▸ Material shown:

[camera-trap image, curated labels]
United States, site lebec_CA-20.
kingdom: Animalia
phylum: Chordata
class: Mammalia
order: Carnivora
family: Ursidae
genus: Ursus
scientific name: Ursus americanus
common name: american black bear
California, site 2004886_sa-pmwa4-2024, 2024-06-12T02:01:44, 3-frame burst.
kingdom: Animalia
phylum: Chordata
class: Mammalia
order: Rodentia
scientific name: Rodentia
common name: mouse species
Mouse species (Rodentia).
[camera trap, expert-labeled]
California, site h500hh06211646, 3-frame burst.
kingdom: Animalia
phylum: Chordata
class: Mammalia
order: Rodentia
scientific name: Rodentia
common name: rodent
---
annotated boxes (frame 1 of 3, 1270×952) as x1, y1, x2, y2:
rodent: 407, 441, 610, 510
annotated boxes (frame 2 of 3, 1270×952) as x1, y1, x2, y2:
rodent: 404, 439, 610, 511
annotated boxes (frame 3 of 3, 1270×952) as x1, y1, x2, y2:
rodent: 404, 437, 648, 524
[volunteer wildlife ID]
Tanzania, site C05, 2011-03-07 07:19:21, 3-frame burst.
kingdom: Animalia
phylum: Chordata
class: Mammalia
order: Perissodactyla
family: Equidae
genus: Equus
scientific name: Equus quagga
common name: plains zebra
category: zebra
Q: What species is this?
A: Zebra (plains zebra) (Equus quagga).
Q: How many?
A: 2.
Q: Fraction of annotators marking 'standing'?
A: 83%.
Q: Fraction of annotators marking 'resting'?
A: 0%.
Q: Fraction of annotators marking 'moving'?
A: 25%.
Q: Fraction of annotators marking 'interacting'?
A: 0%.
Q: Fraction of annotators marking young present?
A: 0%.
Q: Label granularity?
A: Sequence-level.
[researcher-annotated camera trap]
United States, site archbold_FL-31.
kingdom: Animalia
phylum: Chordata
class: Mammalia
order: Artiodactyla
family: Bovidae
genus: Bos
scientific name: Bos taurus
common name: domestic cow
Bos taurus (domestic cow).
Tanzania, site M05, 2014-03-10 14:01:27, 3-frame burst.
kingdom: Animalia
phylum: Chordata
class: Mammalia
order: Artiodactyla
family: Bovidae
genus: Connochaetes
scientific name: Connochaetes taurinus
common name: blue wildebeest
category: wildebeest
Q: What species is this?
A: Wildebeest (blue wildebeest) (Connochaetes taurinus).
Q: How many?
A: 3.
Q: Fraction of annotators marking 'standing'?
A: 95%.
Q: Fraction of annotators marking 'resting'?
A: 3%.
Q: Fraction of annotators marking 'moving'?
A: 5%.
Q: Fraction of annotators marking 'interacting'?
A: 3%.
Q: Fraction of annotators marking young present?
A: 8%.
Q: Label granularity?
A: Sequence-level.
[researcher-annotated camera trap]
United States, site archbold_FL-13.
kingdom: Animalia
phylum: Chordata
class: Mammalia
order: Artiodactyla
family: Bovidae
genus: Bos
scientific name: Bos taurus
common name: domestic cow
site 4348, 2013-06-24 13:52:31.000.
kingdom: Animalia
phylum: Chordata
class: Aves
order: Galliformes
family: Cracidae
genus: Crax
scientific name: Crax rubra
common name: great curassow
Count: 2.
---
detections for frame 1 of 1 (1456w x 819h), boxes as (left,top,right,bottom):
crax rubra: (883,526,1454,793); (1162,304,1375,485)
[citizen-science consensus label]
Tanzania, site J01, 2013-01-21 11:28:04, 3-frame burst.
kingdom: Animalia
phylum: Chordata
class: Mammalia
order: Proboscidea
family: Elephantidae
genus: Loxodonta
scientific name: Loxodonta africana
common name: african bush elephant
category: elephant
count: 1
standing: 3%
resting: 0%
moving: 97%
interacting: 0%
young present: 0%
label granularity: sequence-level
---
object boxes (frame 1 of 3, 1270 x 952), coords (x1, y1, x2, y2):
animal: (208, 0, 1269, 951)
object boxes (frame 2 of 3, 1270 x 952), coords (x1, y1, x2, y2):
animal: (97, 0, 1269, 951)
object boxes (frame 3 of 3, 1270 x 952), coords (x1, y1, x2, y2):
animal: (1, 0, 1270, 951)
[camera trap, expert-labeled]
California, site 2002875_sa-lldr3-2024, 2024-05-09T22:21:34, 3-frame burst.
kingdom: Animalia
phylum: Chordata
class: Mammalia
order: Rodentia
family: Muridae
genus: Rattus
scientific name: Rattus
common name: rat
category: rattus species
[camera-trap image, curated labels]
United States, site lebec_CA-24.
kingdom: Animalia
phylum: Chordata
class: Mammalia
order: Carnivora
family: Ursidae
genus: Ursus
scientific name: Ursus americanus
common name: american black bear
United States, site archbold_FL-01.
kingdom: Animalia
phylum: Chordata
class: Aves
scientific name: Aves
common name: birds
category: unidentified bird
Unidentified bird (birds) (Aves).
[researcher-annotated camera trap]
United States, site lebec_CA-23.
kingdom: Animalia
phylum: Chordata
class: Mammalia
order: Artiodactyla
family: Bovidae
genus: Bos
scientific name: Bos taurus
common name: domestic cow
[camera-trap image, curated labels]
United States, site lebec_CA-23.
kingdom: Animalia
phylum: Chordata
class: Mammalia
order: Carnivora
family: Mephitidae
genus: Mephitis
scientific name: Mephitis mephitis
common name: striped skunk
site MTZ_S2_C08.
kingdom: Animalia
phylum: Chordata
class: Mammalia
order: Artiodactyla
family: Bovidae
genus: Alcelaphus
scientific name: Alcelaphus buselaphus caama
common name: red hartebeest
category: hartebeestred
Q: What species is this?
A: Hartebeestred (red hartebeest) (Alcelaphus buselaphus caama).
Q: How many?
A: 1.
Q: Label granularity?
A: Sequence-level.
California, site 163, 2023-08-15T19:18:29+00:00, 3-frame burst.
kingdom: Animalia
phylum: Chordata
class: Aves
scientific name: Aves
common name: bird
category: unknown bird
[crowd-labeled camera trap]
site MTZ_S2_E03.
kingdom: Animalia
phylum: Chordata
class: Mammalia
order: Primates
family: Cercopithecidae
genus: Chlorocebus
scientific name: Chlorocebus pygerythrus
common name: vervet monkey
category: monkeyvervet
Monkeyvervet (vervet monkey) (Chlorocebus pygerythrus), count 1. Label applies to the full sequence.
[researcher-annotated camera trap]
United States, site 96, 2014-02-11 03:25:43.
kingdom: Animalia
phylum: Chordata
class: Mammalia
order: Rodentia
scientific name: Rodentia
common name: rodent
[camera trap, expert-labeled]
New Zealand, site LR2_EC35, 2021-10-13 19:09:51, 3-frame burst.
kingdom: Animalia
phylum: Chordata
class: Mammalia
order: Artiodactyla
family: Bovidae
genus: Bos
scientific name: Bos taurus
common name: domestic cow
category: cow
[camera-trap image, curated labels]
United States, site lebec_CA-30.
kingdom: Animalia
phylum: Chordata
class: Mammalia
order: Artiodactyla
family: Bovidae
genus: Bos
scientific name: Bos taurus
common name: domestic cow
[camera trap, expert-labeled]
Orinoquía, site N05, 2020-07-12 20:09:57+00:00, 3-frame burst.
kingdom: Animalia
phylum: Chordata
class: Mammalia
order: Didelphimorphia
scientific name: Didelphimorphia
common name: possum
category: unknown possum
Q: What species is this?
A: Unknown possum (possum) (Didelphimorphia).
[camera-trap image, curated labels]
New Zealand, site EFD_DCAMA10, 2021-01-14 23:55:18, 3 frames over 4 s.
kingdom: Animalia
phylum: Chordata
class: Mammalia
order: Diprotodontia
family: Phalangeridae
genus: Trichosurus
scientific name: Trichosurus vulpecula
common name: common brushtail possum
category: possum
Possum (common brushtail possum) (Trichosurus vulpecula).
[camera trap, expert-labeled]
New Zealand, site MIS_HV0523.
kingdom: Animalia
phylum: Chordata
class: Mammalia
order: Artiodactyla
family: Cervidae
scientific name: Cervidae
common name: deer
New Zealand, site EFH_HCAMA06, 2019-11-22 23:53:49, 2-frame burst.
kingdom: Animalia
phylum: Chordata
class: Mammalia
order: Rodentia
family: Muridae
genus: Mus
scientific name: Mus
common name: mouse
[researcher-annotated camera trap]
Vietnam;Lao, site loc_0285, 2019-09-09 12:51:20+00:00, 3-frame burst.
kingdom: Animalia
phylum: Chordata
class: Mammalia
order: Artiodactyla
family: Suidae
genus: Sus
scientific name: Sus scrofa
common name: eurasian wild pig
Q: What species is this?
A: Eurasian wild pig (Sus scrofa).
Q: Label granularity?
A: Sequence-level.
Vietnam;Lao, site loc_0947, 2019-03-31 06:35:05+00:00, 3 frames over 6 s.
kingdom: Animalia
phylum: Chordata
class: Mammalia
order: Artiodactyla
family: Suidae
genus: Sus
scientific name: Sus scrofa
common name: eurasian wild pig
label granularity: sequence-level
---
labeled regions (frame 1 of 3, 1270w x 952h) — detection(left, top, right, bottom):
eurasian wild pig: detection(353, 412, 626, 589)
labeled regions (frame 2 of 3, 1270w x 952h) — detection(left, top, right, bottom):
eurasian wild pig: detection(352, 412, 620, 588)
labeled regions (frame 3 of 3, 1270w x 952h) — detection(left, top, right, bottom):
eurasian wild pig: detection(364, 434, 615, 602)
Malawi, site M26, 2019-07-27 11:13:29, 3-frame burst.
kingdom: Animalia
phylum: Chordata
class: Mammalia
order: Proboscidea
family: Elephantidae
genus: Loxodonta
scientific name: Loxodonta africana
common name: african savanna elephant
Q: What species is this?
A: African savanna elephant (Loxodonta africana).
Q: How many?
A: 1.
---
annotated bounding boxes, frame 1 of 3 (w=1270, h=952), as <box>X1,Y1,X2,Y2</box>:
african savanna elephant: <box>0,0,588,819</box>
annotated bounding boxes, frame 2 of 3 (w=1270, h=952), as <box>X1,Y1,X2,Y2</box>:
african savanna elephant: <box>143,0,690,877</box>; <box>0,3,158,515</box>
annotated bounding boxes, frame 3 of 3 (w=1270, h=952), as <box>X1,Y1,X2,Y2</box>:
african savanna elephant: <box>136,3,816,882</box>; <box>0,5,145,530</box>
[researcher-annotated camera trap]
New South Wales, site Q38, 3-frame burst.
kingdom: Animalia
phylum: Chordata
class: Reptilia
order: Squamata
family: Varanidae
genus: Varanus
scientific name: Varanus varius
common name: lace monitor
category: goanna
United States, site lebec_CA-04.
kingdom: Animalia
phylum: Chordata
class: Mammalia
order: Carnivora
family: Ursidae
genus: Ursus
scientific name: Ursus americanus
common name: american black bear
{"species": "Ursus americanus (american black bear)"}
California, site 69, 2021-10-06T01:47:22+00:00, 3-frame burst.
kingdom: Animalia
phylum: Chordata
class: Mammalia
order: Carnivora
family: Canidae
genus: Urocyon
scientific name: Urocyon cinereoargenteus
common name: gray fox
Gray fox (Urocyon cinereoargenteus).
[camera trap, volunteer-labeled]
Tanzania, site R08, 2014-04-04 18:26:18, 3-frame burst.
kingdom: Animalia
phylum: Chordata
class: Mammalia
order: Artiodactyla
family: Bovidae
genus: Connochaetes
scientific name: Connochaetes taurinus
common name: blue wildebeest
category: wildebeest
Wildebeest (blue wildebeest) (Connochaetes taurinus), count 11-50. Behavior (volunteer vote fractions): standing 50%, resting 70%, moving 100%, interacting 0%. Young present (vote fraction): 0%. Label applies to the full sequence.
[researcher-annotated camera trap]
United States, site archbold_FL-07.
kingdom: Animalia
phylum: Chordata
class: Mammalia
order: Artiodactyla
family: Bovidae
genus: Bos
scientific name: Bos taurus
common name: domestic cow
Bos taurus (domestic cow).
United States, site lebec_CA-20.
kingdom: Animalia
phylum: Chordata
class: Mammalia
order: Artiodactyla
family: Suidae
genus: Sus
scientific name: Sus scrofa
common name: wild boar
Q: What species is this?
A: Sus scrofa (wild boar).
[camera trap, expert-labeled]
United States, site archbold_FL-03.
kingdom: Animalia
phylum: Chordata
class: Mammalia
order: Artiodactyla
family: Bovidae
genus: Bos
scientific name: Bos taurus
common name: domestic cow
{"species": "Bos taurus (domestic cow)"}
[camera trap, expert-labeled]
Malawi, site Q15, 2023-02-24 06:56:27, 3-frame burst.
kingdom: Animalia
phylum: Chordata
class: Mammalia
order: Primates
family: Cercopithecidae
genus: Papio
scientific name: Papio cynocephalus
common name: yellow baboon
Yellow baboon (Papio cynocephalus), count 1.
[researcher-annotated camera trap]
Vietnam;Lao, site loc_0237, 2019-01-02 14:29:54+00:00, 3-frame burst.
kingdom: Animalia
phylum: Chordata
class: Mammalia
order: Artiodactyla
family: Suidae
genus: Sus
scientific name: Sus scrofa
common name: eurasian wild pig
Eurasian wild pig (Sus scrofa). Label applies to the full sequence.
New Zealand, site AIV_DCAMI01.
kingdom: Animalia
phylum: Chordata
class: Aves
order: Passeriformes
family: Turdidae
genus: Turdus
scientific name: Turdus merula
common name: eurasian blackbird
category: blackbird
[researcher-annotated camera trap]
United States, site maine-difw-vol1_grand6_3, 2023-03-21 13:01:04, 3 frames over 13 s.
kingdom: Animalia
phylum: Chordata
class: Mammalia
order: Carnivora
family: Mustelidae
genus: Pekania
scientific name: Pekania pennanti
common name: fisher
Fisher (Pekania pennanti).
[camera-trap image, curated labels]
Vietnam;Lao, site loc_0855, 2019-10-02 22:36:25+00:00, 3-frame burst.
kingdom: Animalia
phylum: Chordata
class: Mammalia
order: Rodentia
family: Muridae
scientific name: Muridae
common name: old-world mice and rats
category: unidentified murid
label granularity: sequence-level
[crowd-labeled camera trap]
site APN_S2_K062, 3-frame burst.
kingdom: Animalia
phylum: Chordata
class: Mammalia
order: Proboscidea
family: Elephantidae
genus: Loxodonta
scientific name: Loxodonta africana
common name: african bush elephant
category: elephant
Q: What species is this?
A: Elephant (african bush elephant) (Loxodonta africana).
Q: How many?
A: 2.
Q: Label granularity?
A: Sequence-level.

▸ Exercise aim: Set down, word for word and with no other lines, the listing from the line marked by "Vietnam;Lao, site loc_0855, 2019-10-02" through its final line.

▸ Solution to this exercise:
Vietnam;Lao, site loc_0855, 2019-10-02 22:36:25+00:00, 3-frame burst.
kingdom: Animalia
phylum: Chordata
class: Mammalia
order: Rodentia
family: Muridae
scientific name: Muridae
common name: old-world mice and rats
category: unidentified murid
label granularity: sequence-level
[crowd-labeled camera trap]
site APN_S2_K062, 3-frame burst.
kingdom: Animalia
phylum: Chordata
class: Mammalia
order: Proboscidea
family: Elephantidae
genus: Loxodonta
scientific name: Loxodonta africana
common name: african bush elephant
category: elephant
Q: What species is this?
A: Elephant (african bush elephant) (Loxodonta africana).
Q: How many?
A: 2.
Q: Label granularity?
A: Sequence-level.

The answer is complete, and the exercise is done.